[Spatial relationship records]
************
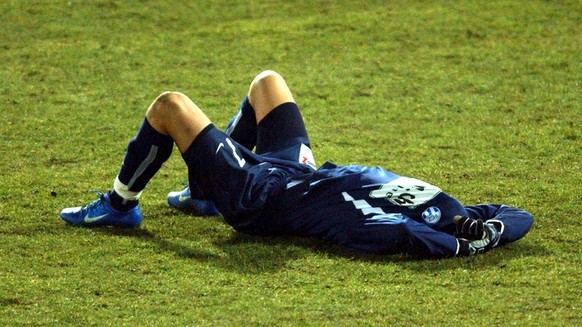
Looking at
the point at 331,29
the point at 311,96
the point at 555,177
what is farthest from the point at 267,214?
the point at 331,29

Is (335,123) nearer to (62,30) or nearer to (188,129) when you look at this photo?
(188,129)

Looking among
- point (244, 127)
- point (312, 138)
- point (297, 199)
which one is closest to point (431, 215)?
point (297, 199)

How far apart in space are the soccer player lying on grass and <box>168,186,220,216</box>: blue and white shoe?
0.30m

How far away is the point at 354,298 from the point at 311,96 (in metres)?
3.34

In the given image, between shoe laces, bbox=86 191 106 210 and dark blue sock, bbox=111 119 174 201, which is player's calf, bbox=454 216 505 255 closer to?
dark blue sock, bbox=111 119 174 201

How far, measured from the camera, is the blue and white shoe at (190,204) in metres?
5.58

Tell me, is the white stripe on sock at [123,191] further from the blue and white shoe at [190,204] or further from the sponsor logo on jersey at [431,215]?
the sponsor logo on jersey at [431,215]

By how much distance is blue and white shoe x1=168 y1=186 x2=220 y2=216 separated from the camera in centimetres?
558

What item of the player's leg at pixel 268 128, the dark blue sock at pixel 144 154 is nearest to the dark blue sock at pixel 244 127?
the player's leg at pixel 268 128

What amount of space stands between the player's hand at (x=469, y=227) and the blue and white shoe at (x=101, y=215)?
5.00ft

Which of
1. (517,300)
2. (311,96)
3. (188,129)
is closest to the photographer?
(517,300)

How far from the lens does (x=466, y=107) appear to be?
7457 mm

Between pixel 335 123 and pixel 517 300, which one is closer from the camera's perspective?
pixel 517 300

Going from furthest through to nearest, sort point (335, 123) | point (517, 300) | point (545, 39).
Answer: point (545, 39), point (335, 123), point (517, 300)
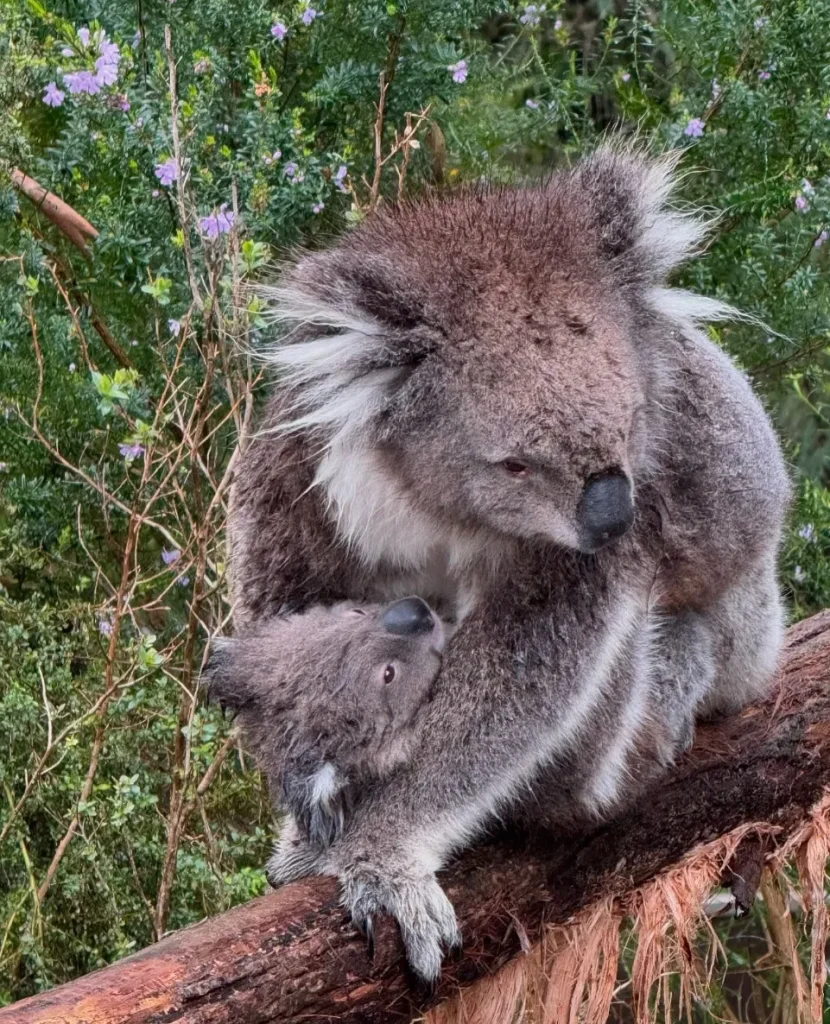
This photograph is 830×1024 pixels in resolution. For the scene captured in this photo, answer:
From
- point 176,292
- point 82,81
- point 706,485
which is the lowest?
point 706,485

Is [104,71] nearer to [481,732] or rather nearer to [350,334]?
[350,334]

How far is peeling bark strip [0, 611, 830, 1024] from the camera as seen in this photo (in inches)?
74.0

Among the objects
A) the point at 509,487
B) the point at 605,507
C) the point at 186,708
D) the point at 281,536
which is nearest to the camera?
the point at 605,507

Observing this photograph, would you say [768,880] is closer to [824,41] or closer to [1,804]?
[1,804]

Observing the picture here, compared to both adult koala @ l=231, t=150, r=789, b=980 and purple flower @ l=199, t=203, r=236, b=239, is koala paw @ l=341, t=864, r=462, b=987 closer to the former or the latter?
adult koala @ l=231, t=150, r=789, b=980

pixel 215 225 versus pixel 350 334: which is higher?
pixel 215 225

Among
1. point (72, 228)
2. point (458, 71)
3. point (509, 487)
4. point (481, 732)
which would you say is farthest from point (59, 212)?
point (481, 732)

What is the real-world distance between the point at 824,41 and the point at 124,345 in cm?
281

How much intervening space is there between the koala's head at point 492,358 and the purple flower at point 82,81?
1580mm

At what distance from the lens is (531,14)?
485 centimetres

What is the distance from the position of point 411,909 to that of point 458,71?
286cm

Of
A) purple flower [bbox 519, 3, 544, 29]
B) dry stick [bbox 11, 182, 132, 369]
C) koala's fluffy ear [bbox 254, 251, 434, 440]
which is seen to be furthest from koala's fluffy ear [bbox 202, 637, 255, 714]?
purple flower [bbox 519, 3, 544, 29]

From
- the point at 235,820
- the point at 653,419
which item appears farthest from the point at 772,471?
the point at 235,820

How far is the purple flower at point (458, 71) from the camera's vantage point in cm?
390
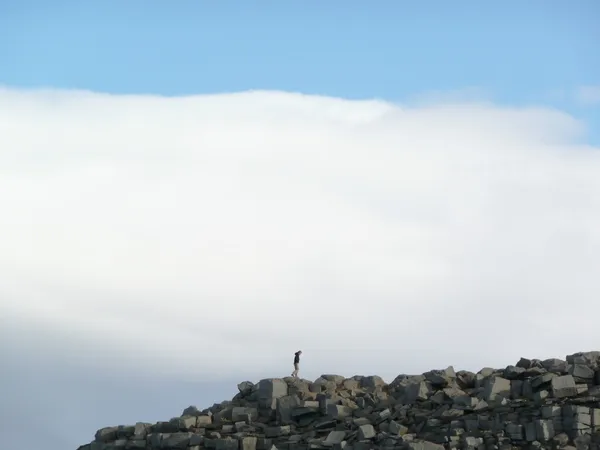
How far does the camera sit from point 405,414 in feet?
99.0

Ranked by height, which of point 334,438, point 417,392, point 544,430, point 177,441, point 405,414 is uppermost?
point 417,392

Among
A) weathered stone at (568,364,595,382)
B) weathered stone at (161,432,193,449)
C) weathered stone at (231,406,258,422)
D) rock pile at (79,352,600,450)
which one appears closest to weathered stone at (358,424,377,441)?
rock pile at (79,352,600,450)

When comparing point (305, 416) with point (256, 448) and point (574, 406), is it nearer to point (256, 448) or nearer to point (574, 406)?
point (256, 448)

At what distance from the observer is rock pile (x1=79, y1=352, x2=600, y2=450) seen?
27.5 meters

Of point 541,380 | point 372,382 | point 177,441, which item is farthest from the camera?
point 372,382

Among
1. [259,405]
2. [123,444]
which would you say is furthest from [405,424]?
[123,444]

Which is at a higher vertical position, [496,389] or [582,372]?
[582,372]

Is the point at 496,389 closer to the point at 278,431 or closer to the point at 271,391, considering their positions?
the point at 278,431

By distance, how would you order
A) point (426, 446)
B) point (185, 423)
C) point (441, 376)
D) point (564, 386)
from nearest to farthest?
point (426, 446) < point (564, 386) < point (441, 376) < point (185, 423)

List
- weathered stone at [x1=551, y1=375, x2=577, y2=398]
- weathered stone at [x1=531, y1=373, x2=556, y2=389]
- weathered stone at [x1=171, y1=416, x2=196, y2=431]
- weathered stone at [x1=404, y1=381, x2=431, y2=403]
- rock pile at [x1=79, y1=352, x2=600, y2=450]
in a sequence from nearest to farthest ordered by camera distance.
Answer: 1. rock pile at [x1=79, y1=352, x2=600, y2=450]
2. weathered stone at [x1=551, y1=375, x2=577, y2=398]
3. weathered stone at [x1=531, y1=373, x2=556, y2=389]
4. weathered stone at [x1=404, y1=381, x2=431, y2=403]
5. weathered stone at [x1=171, y1=416, x2=196, y2=431]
************
> _WHAT IS ASKED_
Can you give all the records again, changing every "blue and white shoe" to "blue and white sneaker" and leaving everything else unchanged? Leave the pictures out of your answer.

> _OUTPUT OF THE EXERCISE_
Looking at
the point at 331,29
the point at 311,96
the point at 555,177
what is farthest from the point at 267,214?
the point at 331,29

Is (335,123) nearer to (62,30) or nearer to (188,129) when you look at this photo?
(188,129)

Looking among
- point (244, 127)
- point (312, 138)
- point (297, 199)
which one is closest to point (431, 215)?
point (297, 199)

How far apart in space are the soccer player lying on grass and <box>168,186,220,216</box>: blue and white sneaker?
0.30m

How far away is the point at 354,298 from the point at 311,96 (in metres)?
3.34

In the given image, between shoe laces, bbox=86 191 106 210 and dark blue sock, bbox=111 119 174 201, which is player's calf, bbox=454 216 505 255 closer to?
dark blue sock, bbox=111 119 174 201

How far, measured from the camera, is the blue and white sneaker at (190,204) in metres?
5.58

Tell me, is the white stripe on sock at [123,191] further from the blue and white sneaker at [190,204] or further from the sponsor logo on jersey at [431,215]?
the sponsor logo on jersey at [431,215]

By how much distance is blue and white sneaker x1=168 y1=186 x2=220 y2=216 separated from the camera in centimetres?
558

What item of the player's leg at pixel 268 128, the dark blue sock at pixel 144 154 is nearest to the dark blue sock at pixel 244 127?
the player's leg at pixel 268 128

What amount of space stands between the player's hand at (x=469, y=227) and the blue and white sneaker at (x=101, y=215)?
5.00ft

Which of
1. (517,300)
2. (311,96)
3. (188,129)
is closest to the photographer?
(517,300)

How far from the lens does (x=466, y=107) appear to be?
7457 mm

Between pixel 335 123 and pixel 517 300, which one is closer from the camera's perspective?
pixel 517 300

Going from furthest through to nearest, sort point (335, 123) | point (517, 300) | point (545, 39).
Answer: point (545, 39), point (335, 123), point (517, 300)
This photograph is 830×1024 pixels in resolution. For the scene captured in this photo, answer:
From
- point 176,292
- point 82,81
- point 706,485
which is the lowest?
point 706,485

Is [104,71] nearer to [481,732] or rather nearer to [350,334]?
[350,334]

How far is peeling bark strip [0, 611, 830, 1024] from the camera as seen in this photo (in inches)?
74.0

Among the objects
A) the point at 509,487
B) the point at 605,507
C) the point at 186,708
D) the point at 281,536
which is nearest to the camera?
the point at 605,507

Observing this photograph, would you say [768,880] is closer to [824,41] or closer to [1,804]?
[1,804]

Observing the picture here, compared to both adult koala @ l=231, t=150, r=789, b=980 and purple flower @ l=199, t=203, r=236, b=239, is koala paw @ l=341, t=864, r=462, b=987 closer to the former or the latter?
adult koala @ l=231, t=150, r=789, b=980

pixel 215 225 versus pixel 350 334: which is higher?
pixel 215 225

Among
1. point (72, 228)
2. point (458, 71)
3. point (509, 487)
4. point (481, 732)
which would you say is farthest from point (59, 212)?
point (481, 732)

What is the real-world distance between the point at 824,41 and the point at 124,345 in cm?
281

How much intervening space is there between the koala's head at point 492,358 and the purple flower at point 82,81?
1580mm

At what distance from the lens is (531,14)?
485 centimetres

What is the distance from the position of point 411,909 to that of point 458,71?
286cm

Of
A) purple flower [bbox 519, 3, 544, 29]
B) dry stick [bbox 11, 182, 132, 369]
C) koala's fluffy ear [bbox 254, 251, 434, 440]
which is seen to be furthest from koala's fluffy ear [bbox 202, 637, 255, 714]?
purple flower [bbox 519, 3, 544, 29]

From
- the point at 235,820
- the point at 653,419
which item appears farthest from the point at 772,471?
the point at 235,820

How far is the purple flower at point (458, 71) from the camera's vantage point in cm?
390
How far does the camera sit from point 405,414 in feet?
99.0

Ranked by height, which of point 334,438, point 417,392, point 544,430, point 177,441, point 405,414 is uppermost?
point 417,392

Among
A) weathered stone at (568,364,595,382)
B) weathered stone at (161,432,193,449)
C) weathered stone at (231,406,258,422)
D) rock pile at (79,352,600,450)
which one appears closest to weathered stone at (358,424,377,441)?
rock pile at (79,352,600,450)

When comparing point (305, 416) with point (256, 448) and point (574, 406), is it nearer to point (256, 448) or nearer to point (574, 406)?
point (256, 448)

At what distance from the observer is rock pile (x1=79, y1=352, x2=600, y2=450) seen?
27.5 meters

Of point 541,380 | point 372,382 | point 177,441, which item is farthest from the camera?
point 372,382

Among
1. [259,405]
2. [123,444]
which would you say is furthest from [405,424]?
[123,444]

Which is at a higher vertical position, [496,389] or [582,372]?
[582,372]

Is the point at 496,389 closer to the point at 278,431 or closer to the point at 271,391, considering their positions?
the point at 278,431

By distance, how would you order
A) point (426, 446)
B) point (185, 423)
C) point (441, 376)
D) point (564, 386)
from nearest to farthest?
point (426, 446) < point (564, 386) < point (441, 376) < point (185, 423)

List
- weathered stone at [x1=551, y1=375, x2=577, y2=398]
- weathered stone at [x1=531, y1=373, x2=556, y2=389]
- weathered stone at [x1=171, y1=416, x2=196, y2=431]
- weathered stone at [x1=404, y1=381, x2=431, y2=403]
- rock pile at [x1=79, y1=352, x2=600, y2=450]
in a sequence from nearest to farthest ordered by camera distance.
Answer: 1. rock pile at [x1=79, y1=352, x2=600, y2=450]
2. weathered stone at [x1=551, y1=375, x2=577, y2=398]
3. weathered stone at [x1=531, y1=373, x2=556, y2=389]
4. weathered stone at [x1=404, y1=381, x2=431, y2=403]
5. weathered stone at [x1=171, y1=416, x2=196, y2=431]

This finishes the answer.